Erythrocyte sedimentation rates (ESR), c-reactive protein (CRP), albumin, immunoglobulin A (IgA), and anti-tissue transglutaminase antibodies (tTG-IgA) are laboratory markers commonly obtained via blood test for differential diagnostic purposes in GI clinics [26, 27]. ESR and CRP are sometimes used by providers to help establish a diagnosis of IBD. ESR, the rate at which erythrocytes settle in a blood sample, indicates inflammation in the body and has been shown to correlate with clinical activity in individuals with IBD [28]. CRP is a protein produced by the liver that is released into the bloodstream often after inflammation onset [29]. It has also been associated with clinical activity in pediatric IBD, particularly with Crohn’s disease [29]. The tTG-IgA test is positive in about 98% of patients with celiac disease on a gluten-containing diet and is therefore used to rule out celiac disease [30]. A total serum IgA test is used to detect whether or not a patient has an IgA deficiency, which is associated with celiac disease and can result in a false negative tTg-IgA finding [30]. Esophagogastroduodenoscopies (EGDs) and colonoscopies are sometimes administered for pediatric patients with GI complaints for the diagnosis of a range of organic GI conditions, like IBD and celiac disease [31]. They allow for the visualization of the digestive tract and can be used to obtain biopsies [31]. Tests were offered at the discretion of each patient’s gastroenterologist to rule out IBD and were individualized based on the patient’s presenting symptoms. In general, patients with FC concentrations > 250 µg/g and epigastric abdominal pain in the absence of weight loss and anemia were also routinely administered an EGD.

Data analytic approach

Data were analyzed using SPSS version 27 [32]. The data are available from the corresponding author on reasonable request. Item level data were available for all participants but one that was missing SCARED data; thus, no statistical adjustments for missing data were made. Descriptives were used to examine demographic and clinical characteristics and to categorize youth by presence of clinical elevations in anxiety, disability, and pain (ranging from 0 to 3) [7]. Normality of data was assessed. As expected, FC concentration was negatively skewed so non-parametric analyses were used. FC concentration was dichotomized into normal (< 50 µg/g) and elevated (≥ 50 µg/g). Fisher’s exact tests were performed to examine the relation between those with three risk factors versus fewer risk factors in FC elevation. Exploratory Fisher’s exact analyses were conducted to examine differences in FC elevation between other risk groups. Exploratory analyses were also conducted to evaluate the relationships between FC concentration and socioeconomic index (SEI) and type of abdominal pain. Given that additional clinical tests were not given to the entire sample, we were unable to evaluate their associations with FC elevation.

Results

Demographic and clinical characteristics

Demographic and clinical data for the sample are presented in Table 1. The majority of the sample was Caucasian (n = 50, 89.3%) and female (n = 37, 66.1%) and the mean age was 12.23 ± 2.71 years. There were no significant differences between the risk groups with regards to age [H(3) = 4.346, p = 0.226], gender [X2(3) = 2.738, p = 0.434], SEI [H(3) = 3.751, p = 0.290], or abdominal pain location (p = 0.902, Fisher’s exact test, Cramer’s V = 0.255). The mean FC concentration for the total sample was 51.20 ± 71.44 µg/g, which is considered in the borderline range. Overall, 75% of participants had normal FC concentrations (n = 42) and 25% had elevated FC concentrations (n = 14). FC concentration did not differ by age (rs = 0.068, p = 0.620), gender [H(1) = 1.187, p = 0.276], SEI (rs = − 0.265, p = 0.109), or type of abdominal pain [H(4) = 7.668, p = 0.104].

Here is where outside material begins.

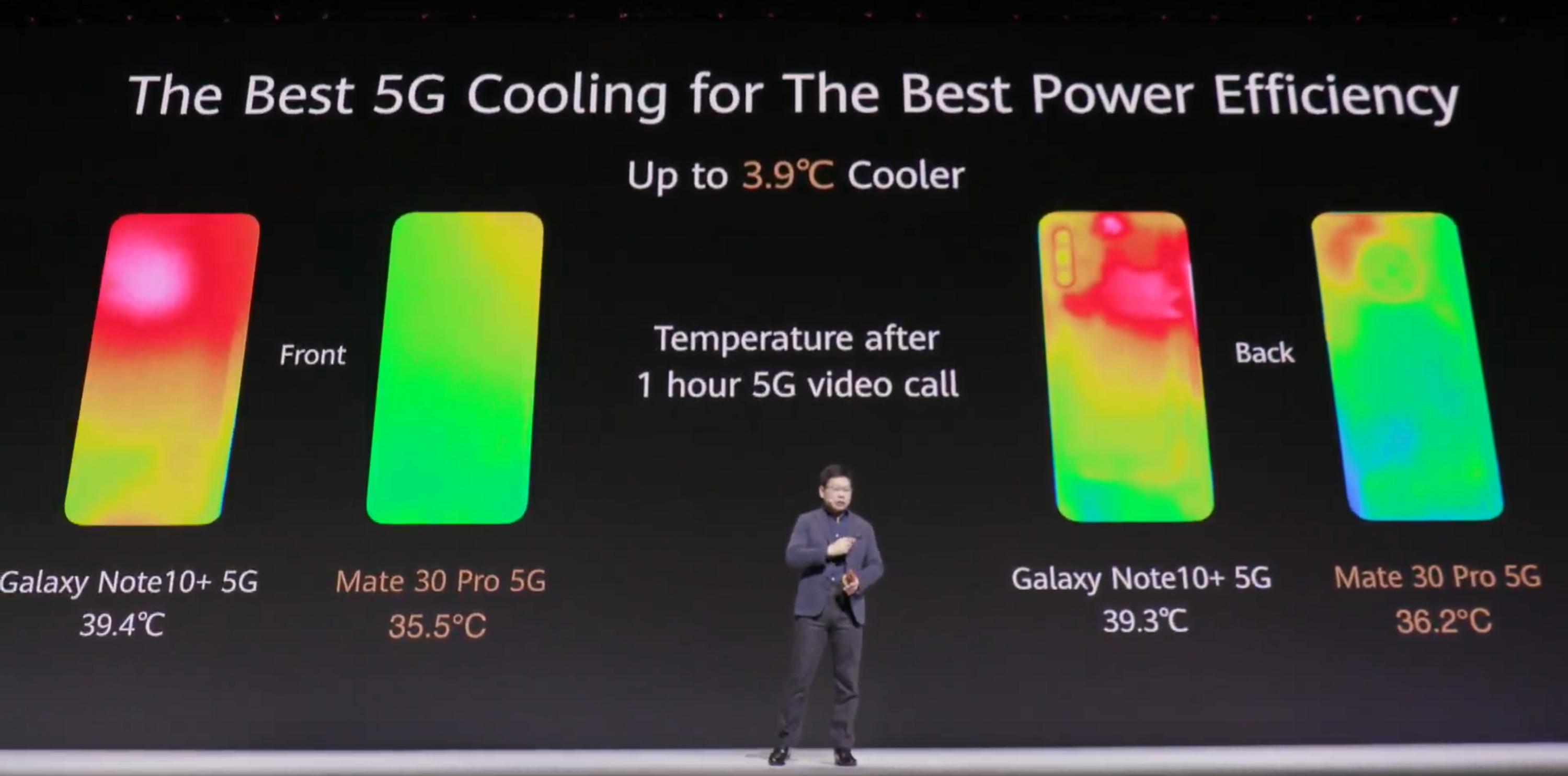 Speciális hűtés a Mate 30 széria 5G-s modelljeiben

Table 1 Sample Characteristics

Risk status

Participants were classified into four groups by number of risk factors based on clinical elevations: zero (16.1%), one (26.8%), two (30.4%), and three (26.8%; Fig. 1). Children with three risk factors were significantly more likely to have elevated FC concentrations than those with zero risk factors (p = 0.048, one-tailed Fisher’s exact test, Cramer’s V = 0.422). Similarly, children with three risk factors were more likely to have elevated FC concentrations compared to children with one (p = 0.025, one-tailed Fisher’s exact test, Cramer’s V = 0.424) and two risk factors (p = 0.040, one-tailed Fisher’s exact test, Cramer’s V = 0.375). There were no significant differences in FC elevations between those with zero, one, and two risk factors (all p’s > 0.05).

Fig. 1
figure 1

FC concentrations by risk factor classification. *Borderline FC concentration 50.1–120.00 μg/g. Children with three risk factors were more likely to have elevated FC concentrations compared to children with one (p = 0.025, one-tailed Fisher’s exact test, Cramer’s V = 0.424) and two risk factors (p = 0.040, one-tailed Fisher’s exact test, Cramer’s V = 0.375). The differences in FC concentrations between those with zero, one, and two risk factors were not significant (all p’s > 0.05)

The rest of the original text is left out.